O governo golpista e o fim do reconhecimento de firma
24/07/2017 às 09:39 Ler na área do assinanteA cultura brasileira sofreu mais um duro revés desferido por este governo golpista e ilegítimo, que pretende não só nos asfixiar com novos impostos como também nos impor comportamentos totalmente alheios às nossas tradições.
Extinguiu a firma reconhecida em cartório.
Nem o especial de Natal do Roberto Carlos, nem a greve do Banco do Brasil em setembro ou o ritual do mijo coletivo na rua durante Carnaval eram tão sagrados para o povo brasileiro quanto reconhecer firma em cartório.
Chegar na porta, perguntar se essa fila era para fazer ou para reconhecer, entrar na fila certa, aguardar pacientemente os 23 à sua frente serem atendidos, e uma hora e meia depois chegar ao guichê onde, por trás de um vidro cheio de cartõezinhos de despachantes, um homenzinho de barba por fazer, mãozinhas peludas e cara de pouquíssimos amigos (todos virtuais) grunhe alguma coisa com a boca bem longe do recorte que há no vidro, o que te faz passar por uma fresta uma folha de papel e uma carteira de identidade e orar a Nossa Senhora do Décimo Oitavo Ofício de Notas que lhe conceda a graça de não ser exigida 'xeroques' da identidade, que o corte no T ou o laço no L não tenham mudado muito desde que a firma foi feita, em 1987, que não acabe naquele momento a tinta da carimbeira ou o grampo do grampeador.

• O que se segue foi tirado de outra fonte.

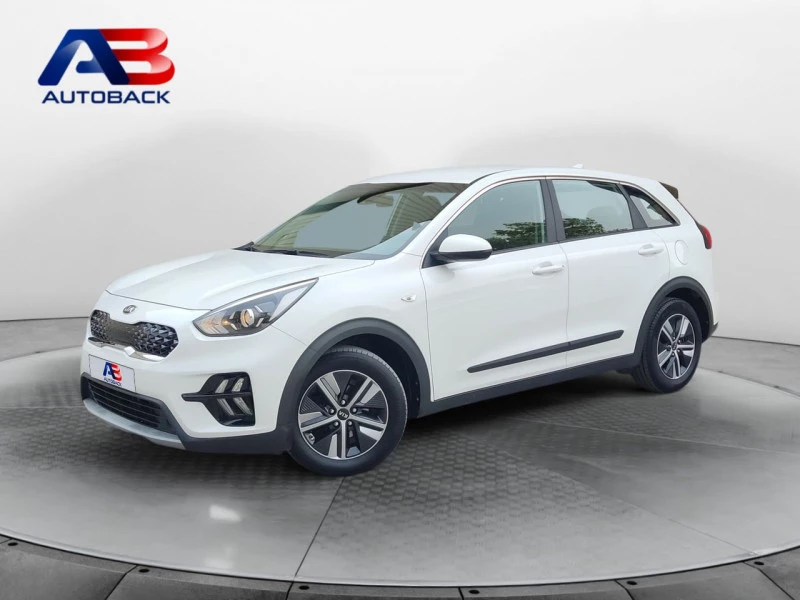 Kia Niro 1.6 GDi HEV 104kW (141CV) Concept Kia Niro 1.6 GDi HEV 104kW (141CV) Concept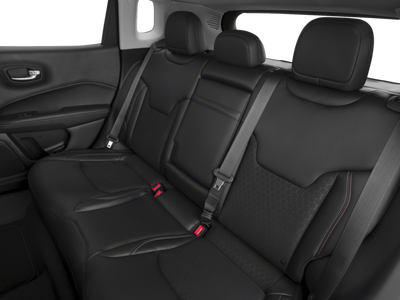 2017 Jeep New Compass Sport 4x4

O sujeito desaparece pelos porões do Cartório, lugares onde nenhum ser humano jamais esteve - só atendentes de cartório vão lá. Ou olha, com um misto de rancor e azia, para a tela de um monitor cabeçudo, colado com esparadrapo, e depois de alguns minutos retorna - seja das catacumbas, seja do transe de olhar o monitor - bate um carimbo em forma de dedo duro, bate outro carimbo onde rasura qualquer coisa ininteligível, imprime um selo, cola o selo atravessado no verso da folha (só para que você tenha que fazer cópia de frente e verso, e autenticar a cópia duas vezes) rabisca o selo e se arrasta de novo até uma mesinha lá nos fundos, onde um senhor com cara de tio do Mago Merlin - ou uma senhora com jeito de inspetora da Escola Normal - rubricam sem nem olhar.
Você passa ao guichê ao lado, onde uma mocinha que certamente nunca beijou - nem será beijada - te avisa (com a boca bem longe do recorte circular no vidro) o valor ininteligível da taxa. Não importa. Você passa os dez reais pela fresta, ela faz cara de enxaqueca e indisposição estomacal e te devolve o documento autenticado e o troco (sem os centavos, porque cartório nunca tem troco para os centavos, e é por isso que as taxas custam R$ 8,41, R$ 4,27, nunca R$ 2,50 ou R$ 6,00) e em poucos minutos você retorna ao mundo dos vivos lá fora, um mundo com ar respirável, nuvens no céu, vida produtiva, contato visual, calor humano.
O que será deste país com milhões de auxiliares de cartório soltos por aí, sem um carimbo a lhe ocupar as mãos, sem uma atividade carimbativa que lhes permita descarregar toda sua repulsa à Humanidade e ao setor produtivo?
E isso deve ser só o começo. O passo seguinte pode ser a proibição dos flanelinhas.
Aí só nos restará fugir para as colinas.